After we fit the model and pull out the most significant features up to 500 features from both Logistic Regression model and Naive Bayes Model, we see less overlaps in top features comparing to the model that had had large gap between train test score: 

| # Of Top Features  | Log Reg Overlap | NB Overlap |
|:-------------:|:---------------:|:----------:|
|      100      |       0.00       |    0.43    |
|      200      |       0.00       |    0.5    |
|      300      |       0.013      |    0.503   |
|      400      |       0.035       |    0.53    |
|      500      |       0.046      |    0.566  |

---

## Key Takeaways

---

In this notebook, I focus on understanding the question why with the same model apply to two different datasets, model perform well on one but not on the other. To understand the model, we made a hypothesis regarding the content of the subreddits. if two subreddits have a lot of in common, the model will perform poorly in distingushing one from the other. On the other hand, if two subreddit have different content and keywords, the model is better at picking up the different keywords regrading the different topics, and be better at distingushing the difference. 

Although this concept seems to be a common sense to us human beings, to fully understand how to model works, I decided to jump into this rabbit hole and figure out if the model actually works the same way as we assume it to work. 

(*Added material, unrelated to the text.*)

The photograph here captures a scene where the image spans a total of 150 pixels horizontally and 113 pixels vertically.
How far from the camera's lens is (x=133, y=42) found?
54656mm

After a long process of teasing out the keywords and coeffients, I have come to the conclusion that the model works better when there are less overlap keywords between subreddits. I also notice couple other things that are quite interesting: 
1. The most common words in a subreddit are not necessary the ones the model pick up as the key identifiers. This phenomenon can be due to the fact that we use TFIDF to tease out the most impactful words instead of the ones that are most common. 
2. Although the train test score gap of the model is large when it comes to similar content, the model is still quite good at picking up the difference between two subreddits. We can see this from looking at the overlap of the top features. Up to the top 300 features, the overlaping features between the similar subreddits is only 1% for Logistic regression model.
3. When a model become more complex, the intepretation of the model start to become more complex and less easy to understand.